Monday, April 28, 2008

Wild Kingdom

Few artists have captured the power and beauty of savage beasts like Eugene Delacroix. Born April 26, 1798, Delacroix painted inspirational scenes of the struggle for freedom such as 1830’s Liberty Leading the People and brought the exoticism of the Orient to France in works such as 1828’s Death of Sardanapalus. However, I’d like to focus on how Delacroix viewed the king of the beasts in works such as Tiger and Lion (above, from 1828-1829). There’s certainly a great eye for realistic detail, but what separates Delacroix from those merely copying nature is how he dramatizes it. The almost human cast of the eyes of the tiger and lion as they circle one another, each looking for an opening to strike, speaks as much of mankind’s bloodlust as any animal instinct. Oddly, Henri Rousseau saw this painting exhibited at the Paris Salon and patterned the kindler, gentler animals of his paintings after Delacroix’s anthropomorphized bestiary. As revolution raged in Delacroix’s Europe, however, it was difficult for the politically engaged artist not to believe that it was truly a jungle out there and to populate his art accordingly.

My favorite Delacroix lion appears in his 1841 watercolor above. The freedom and speed of watercolor as a medium permitted Delacroix to convey that same sense of movement and unbridled energy. I’ve always thought that Delacroix’s big cats address the tension of William Blake’s Tyger, Tyger even better than the poet’s own illustration. It’s also fascinating to me to consider that as Delacroix paints these creatures inspired by his experience of revolution and war, Edward Hicks is in America painting his Peaceable Kingdom series of doe-eyed lions laying down with lambs in a pacifist paradise.

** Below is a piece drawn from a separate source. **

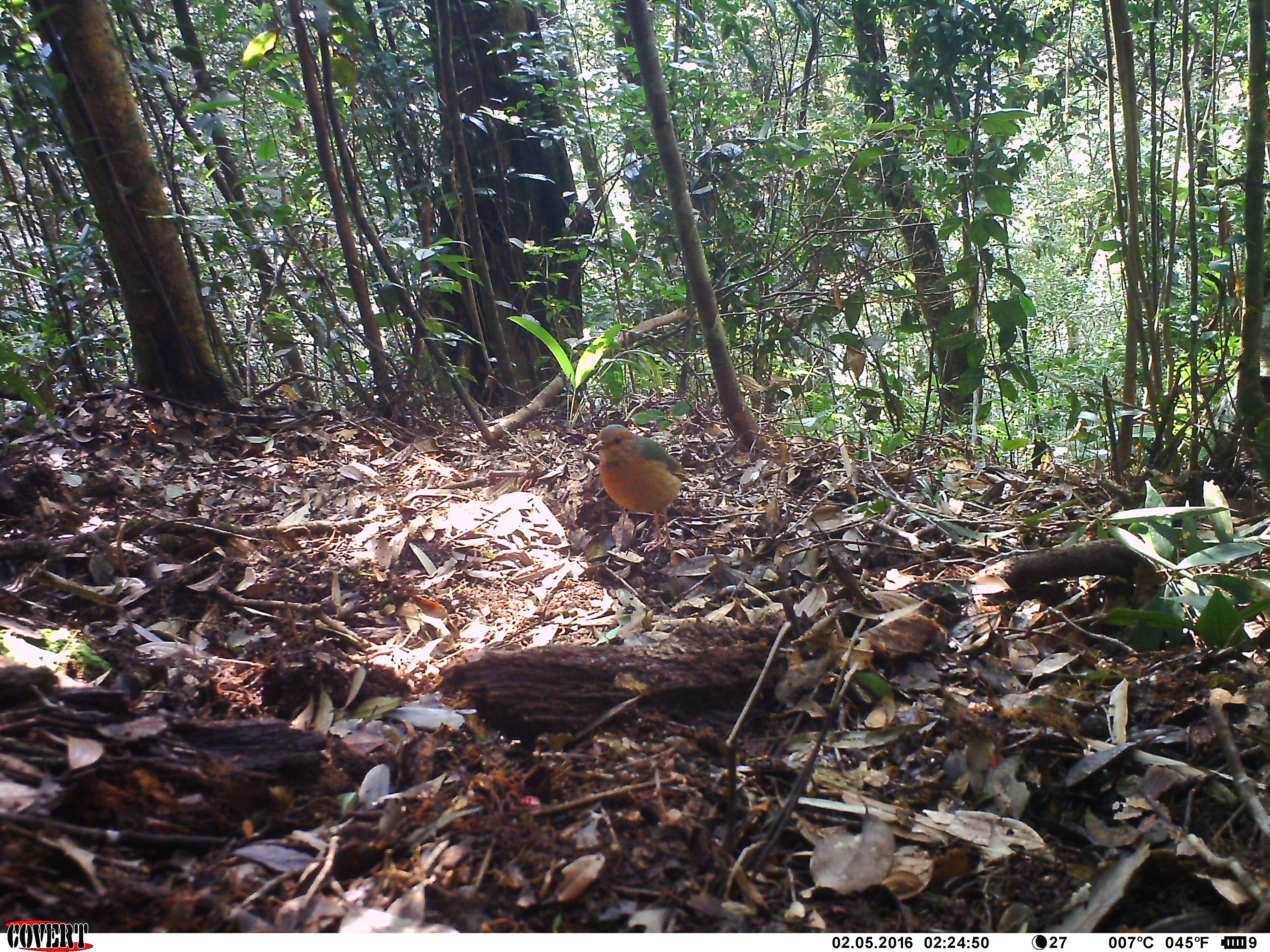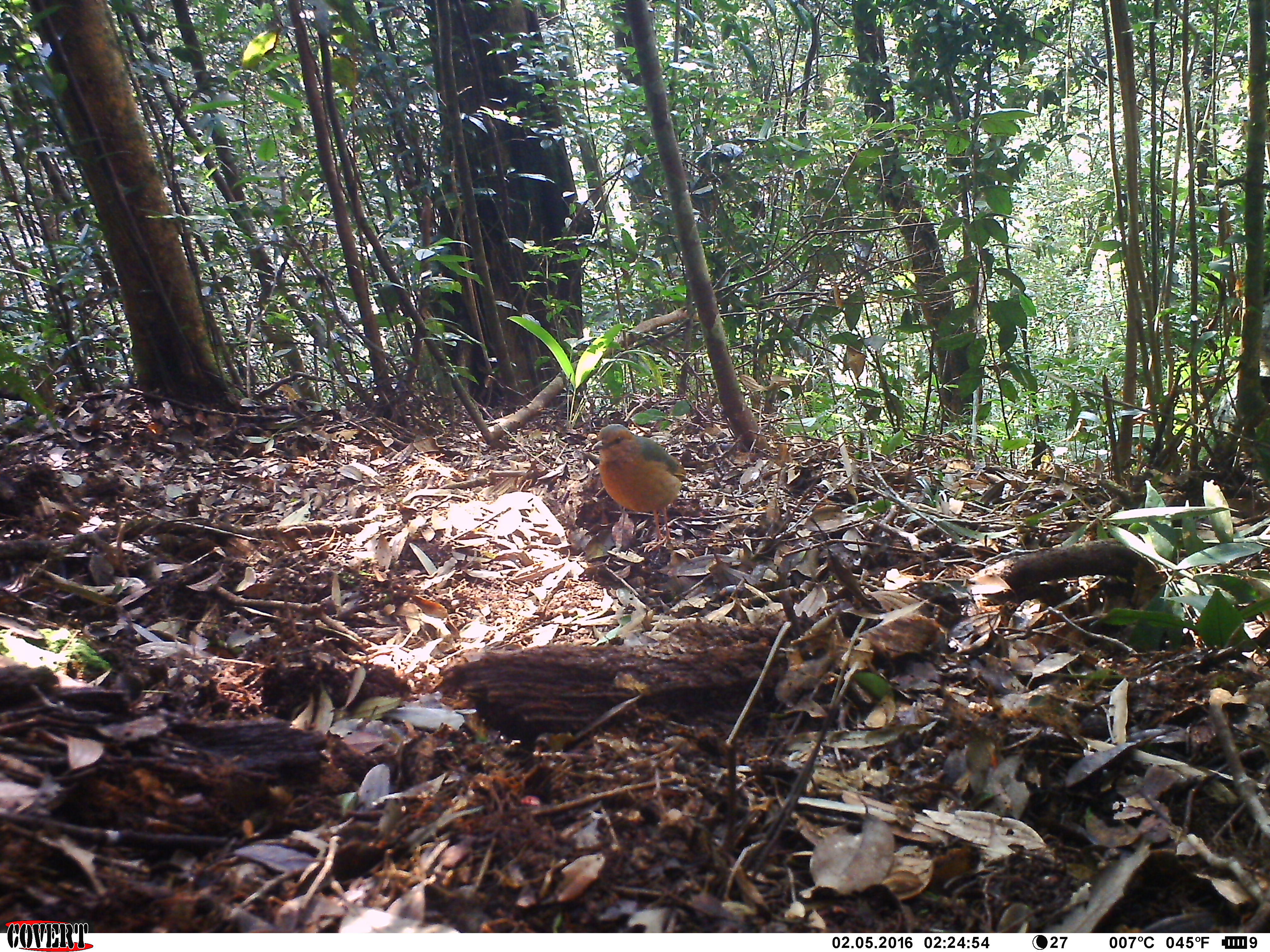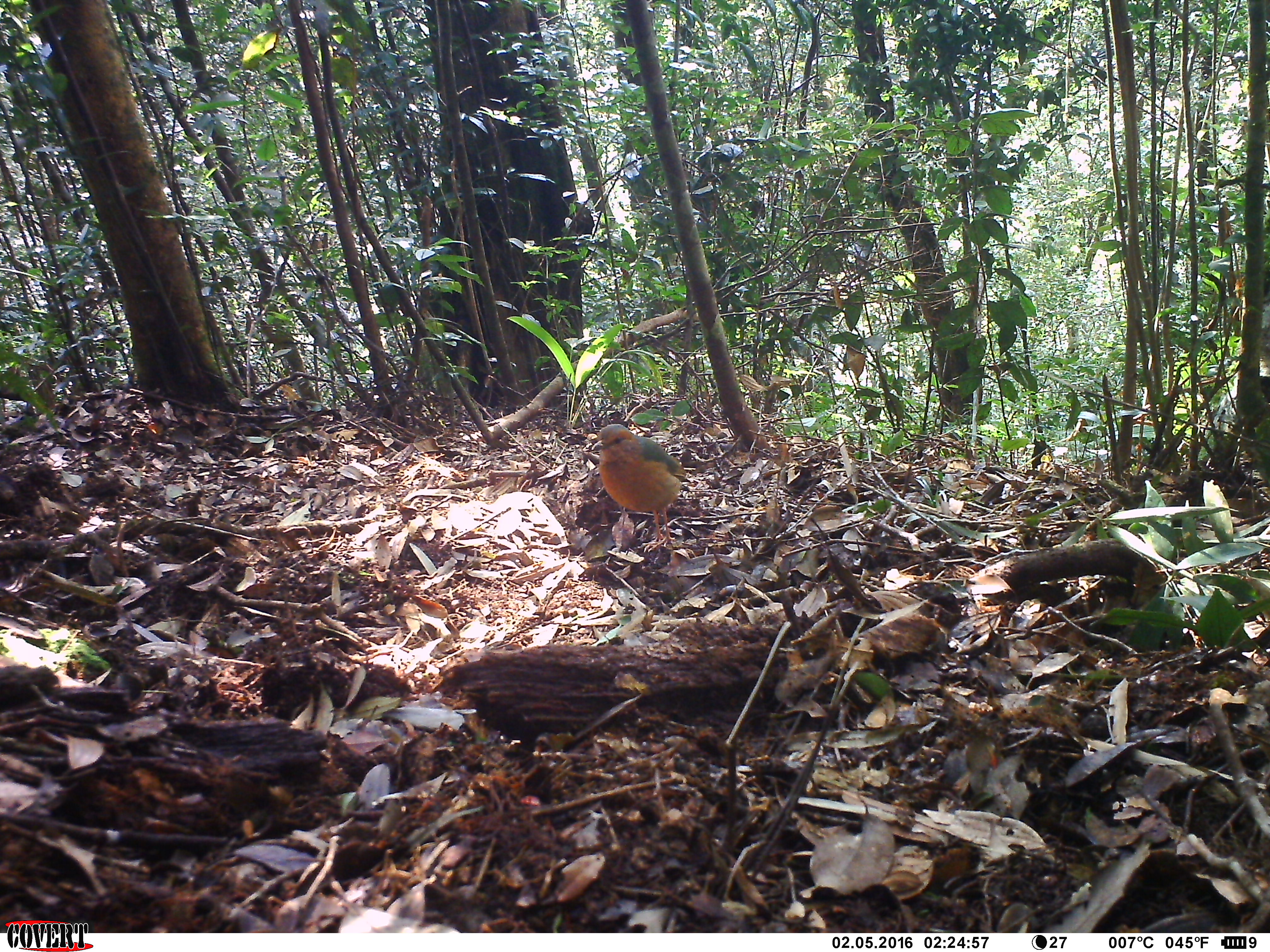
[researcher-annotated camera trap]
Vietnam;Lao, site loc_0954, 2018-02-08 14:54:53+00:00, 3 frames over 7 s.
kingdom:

Looking ahead to future conflicts, I see some connection between Delacroix’s animals and those of Franz Marc, who similarly captured the power and tension embedded into the fabric of the tiger as a physical manifestation of the boiling pressures that soon would explode in the form of World War I.

I used to laugh at some of Delacroix’s later animal images, such as Lion and Alligator (above, from 1863). Some of the combinations reminded me of monster movie match-ups like Mothra versus Godzilla. In Lion and Alligator, the tiny reptile doesn’t stand much of a chance against the cruel claws ready to tear it apart. As much as I try to read this work politically, I can never decide if the lion represents the people, tearing into the cold, reptilian heart of royalty through revolution, or if the lion represents the established power, crushing the hopes of the little people struggling to be free. At the very least, it’s an image of inequality, a vast departure from the more evenly matched tiger and lion of 1828. Perhaps Delacroix had wearied of the battles strewn across his life and saw wars for what they essentially are—the bane of the voiceless caught in the crossfire—which is as true in nineteenth century Europe as it is in the twenty-first century Middle East.